2 LandR Biomass_speciesData Module
2.1 Module Overview
2.1.2 Module summary
LandR Biomass_speciesData (hereafter Biomass_speciesData) downloads and pre-processes species percent (% cover) data layers used by other LandR data modules (e.g., Biomass_borealDataPrep) and by the LandR forest simulation module Biomass_core.
2.1.3 Links to other modules
Biomass_speciesData is intended to be used with any LandR modules that require species % cover raster layers (see examples below). See here for all available modules in the LandR ecosystem and select Biomass_speciesData from the drop-down menu to see potential linkages.

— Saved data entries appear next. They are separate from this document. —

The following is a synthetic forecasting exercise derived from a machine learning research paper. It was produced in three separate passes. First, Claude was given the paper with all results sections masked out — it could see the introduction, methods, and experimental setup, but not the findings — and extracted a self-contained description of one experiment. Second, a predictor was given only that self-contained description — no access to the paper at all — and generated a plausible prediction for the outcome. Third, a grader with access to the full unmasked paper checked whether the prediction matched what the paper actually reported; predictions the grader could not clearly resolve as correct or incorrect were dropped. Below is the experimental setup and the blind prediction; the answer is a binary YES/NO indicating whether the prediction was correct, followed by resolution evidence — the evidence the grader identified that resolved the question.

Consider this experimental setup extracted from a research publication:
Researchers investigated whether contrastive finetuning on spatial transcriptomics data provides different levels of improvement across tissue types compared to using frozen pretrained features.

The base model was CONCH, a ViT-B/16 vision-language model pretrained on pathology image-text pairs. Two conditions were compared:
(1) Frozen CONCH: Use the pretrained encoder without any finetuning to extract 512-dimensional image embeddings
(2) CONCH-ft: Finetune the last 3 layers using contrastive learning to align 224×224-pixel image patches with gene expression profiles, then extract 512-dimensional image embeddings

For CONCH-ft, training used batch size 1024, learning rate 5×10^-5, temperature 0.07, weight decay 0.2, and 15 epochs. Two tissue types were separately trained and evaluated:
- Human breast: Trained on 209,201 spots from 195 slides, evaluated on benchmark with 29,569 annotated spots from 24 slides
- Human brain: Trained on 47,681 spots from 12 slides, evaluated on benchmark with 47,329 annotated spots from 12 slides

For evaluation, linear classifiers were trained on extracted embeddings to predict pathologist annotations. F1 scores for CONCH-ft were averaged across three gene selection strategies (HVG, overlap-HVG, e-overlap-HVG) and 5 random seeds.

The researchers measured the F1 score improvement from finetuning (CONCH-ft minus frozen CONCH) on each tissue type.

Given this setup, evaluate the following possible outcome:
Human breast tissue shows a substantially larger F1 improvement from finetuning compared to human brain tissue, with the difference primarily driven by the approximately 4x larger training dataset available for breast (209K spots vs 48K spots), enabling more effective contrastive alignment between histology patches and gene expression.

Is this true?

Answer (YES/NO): NO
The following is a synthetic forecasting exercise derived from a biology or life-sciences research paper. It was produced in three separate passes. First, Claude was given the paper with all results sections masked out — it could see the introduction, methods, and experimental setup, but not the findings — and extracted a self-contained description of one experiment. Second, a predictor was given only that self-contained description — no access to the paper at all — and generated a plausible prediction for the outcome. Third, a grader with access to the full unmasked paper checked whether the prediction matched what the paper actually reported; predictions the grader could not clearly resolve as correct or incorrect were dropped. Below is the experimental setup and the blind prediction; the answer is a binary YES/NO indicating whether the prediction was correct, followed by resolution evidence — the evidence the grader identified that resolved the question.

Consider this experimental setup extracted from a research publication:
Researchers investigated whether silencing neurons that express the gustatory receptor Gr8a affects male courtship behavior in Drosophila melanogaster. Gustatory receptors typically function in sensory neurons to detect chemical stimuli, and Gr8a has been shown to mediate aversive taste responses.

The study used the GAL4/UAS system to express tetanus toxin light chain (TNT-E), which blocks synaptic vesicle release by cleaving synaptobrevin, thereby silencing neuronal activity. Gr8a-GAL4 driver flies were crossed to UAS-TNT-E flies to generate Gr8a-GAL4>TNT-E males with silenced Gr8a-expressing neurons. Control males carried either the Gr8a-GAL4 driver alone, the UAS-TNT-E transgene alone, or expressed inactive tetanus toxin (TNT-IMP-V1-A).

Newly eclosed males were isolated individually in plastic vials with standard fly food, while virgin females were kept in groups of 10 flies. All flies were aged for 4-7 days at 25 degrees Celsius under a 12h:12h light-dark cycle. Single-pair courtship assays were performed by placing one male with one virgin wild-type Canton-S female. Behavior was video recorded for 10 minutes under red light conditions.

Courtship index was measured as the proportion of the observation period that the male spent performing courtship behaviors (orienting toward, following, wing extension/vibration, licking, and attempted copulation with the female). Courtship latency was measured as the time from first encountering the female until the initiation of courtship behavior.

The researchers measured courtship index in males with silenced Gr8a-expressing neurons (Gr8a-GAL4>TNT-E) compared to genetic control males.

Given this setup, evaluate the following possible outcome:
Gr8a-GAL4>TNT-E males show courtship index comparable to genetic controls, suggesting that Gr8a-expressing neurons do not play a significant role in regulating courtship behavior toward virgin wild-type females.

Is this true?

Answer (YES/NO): YES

Biomass_borealDataPrep: prepares all parameters and inputs (including initial landscape conditions) that Biomass_core needs to run a realistic simulation. Default values/inputs produced are relevant for boreal forests of Western Canada. Used downstream from Biomass_speciesData;
Biomass_core: core forest dynamics simulation module. Used downstream from Biomass_speciesData.
2.2 Module manual
2.2.1 General functioning
Biomass_speciesData accesses and processes species % cover data
for the parametrisation and initialisation of LandR Biomass_core. This module
ensures 1) that all data use the same geospatial geometries and 2) that these
are correctly re-projected to the study area used for parametrisation
(studyAreaLarge
polygon), and 3) attempts to sequentially fill-in and replace
the lowest quality data with higher quality data when several data sources are
used. It’s primary output is a RasterStack
of species % cover,
with each layer corresponding to a species.
Currently, the module can access the Canadian National Forest Inventory (NFI)

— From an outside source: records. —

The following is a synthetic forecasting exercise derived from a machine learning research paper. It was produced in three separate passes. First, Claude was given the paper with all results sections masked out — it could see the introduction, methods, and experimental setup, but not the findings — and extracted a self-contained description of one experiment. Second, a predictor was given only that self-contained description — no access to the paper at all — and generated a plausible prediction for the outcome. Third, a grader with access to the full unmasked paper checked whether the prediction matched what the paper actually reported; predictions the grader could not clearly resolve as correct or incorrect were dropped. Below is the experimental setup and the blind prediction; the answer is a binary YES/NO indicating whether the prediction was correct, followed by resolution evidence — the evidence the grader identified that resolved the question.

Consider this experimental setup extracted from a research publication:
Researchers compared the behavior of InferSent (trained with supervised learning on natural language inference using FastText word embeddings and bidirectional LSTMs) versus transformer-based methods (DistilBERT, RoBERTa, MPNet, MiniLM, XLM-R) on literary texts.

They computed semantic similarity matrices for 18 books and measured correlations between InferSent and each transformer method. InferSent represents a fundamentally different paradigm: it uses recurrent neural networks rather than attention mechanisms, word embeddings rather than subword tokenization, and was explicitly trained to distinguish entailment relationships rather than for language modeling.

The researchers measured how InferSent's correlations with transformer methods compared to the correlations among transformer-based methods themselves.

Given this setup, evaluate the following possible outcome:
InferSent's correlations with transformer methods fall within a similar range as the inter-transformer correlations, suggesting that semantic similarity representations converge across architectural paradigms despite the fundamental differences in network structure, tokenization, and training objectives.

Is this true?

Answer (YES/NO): NO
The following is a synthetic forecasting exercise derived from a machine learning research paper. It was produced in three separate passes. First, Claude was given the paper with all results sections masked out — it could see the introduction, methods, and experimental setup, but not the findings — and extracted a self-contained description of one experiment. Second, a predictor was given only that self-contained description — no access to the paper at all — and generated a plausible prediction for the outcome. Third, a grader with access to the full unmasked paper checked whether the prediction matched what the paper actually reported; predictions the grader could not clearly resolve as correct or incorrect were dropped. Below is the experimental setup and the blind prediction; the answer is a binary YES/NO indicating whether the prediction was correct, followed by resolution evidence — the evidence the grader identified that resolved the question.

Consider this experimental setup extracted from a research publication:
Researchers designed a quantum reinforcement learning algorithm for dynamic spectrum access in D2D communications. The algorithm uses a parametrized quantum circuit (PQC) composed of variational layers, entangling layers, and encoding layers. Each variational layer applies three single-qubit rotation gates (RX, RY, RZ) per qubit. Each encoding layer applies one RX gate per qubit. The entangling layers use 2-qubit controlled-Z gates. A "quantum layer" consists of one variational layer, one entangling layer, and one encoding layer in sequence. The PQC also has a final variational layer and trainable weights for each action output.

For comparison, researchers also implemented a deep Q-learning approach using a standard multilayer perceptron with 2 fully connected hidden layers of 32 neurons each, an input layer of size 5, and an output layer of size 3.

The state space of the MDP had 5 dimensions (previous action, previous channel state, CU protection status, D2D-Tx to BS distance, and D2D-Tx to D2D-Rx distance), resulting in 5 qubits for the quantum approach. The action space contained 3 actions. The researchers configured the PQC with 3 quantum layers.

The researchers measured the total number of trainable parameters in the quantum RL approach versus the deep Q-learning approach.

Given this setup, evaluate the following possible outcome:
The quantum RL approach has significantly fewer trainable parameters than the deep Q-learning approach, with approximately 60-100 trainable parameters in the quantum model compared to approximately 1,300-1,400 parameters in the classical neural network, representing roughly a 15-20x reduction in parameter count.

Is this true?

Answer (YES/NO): YES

forest attributes kNN dataset [the default; Beaudoin et al. (2017)], the Common
Attribute Schema for Forest Resource Inventories dataset [CASFRI; Cosco (2011)],
the Ontario Forest Resource Inventory (ONFRI), a dataset specific to Alberta
compiled by Paul Pickell, and other Alberta forest inventory datasets. However,
only the NFI kNN data are freely available and access to the other datasets
must be granted by module developers and data owners, and requires a Google
account. Nevertheless, the module is flexible enough that any user can use it to
process additional datasets, provided that an adequate R function is passed to
the module (see types
parameter details in the list of
parameters)
When multiple data sources are used, the module will replace lower quality data
with higher quality data following the order specified in the types
parameter.
When multiple species of a given data source are to be grouped, %
cover is summed across species of the same group within each pixel. Please see
the sppEquiv
in the list of input objects for
information on how to define species groups.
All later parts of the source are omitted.